Items from a data source:

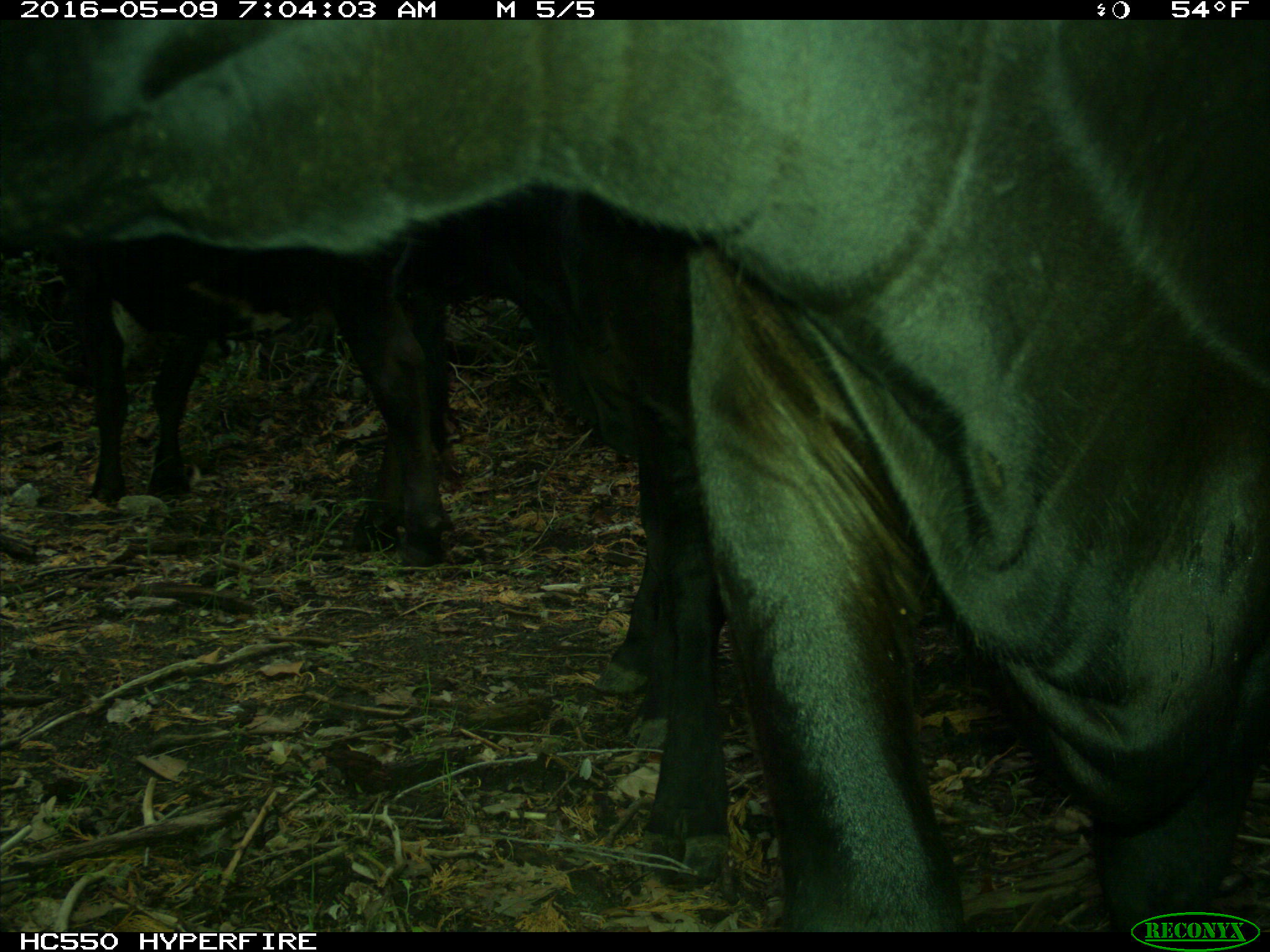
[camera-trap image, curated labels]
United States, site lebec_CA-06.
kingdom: Animalia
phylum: Chordata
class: Mammalia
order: Artiodactyla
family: Bovidae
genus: Bos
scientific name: Bos taurus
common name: domestic cow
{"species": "Bos taurus (domestic cow)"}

Task item>
Send back the data above word for word, with the pictures left out.

Completed task>
[camera-trap image, curated labels]
United States, site lebec_CA-06.
kingdom: Animalia
phylum: Chordata
class: Mammalia
order: Artiodactyla
family: Bovidae
genus: Bos
scientific name: Bos taurus
common name: domestic cow
{"species": "Bos taurus (domestic cow)"}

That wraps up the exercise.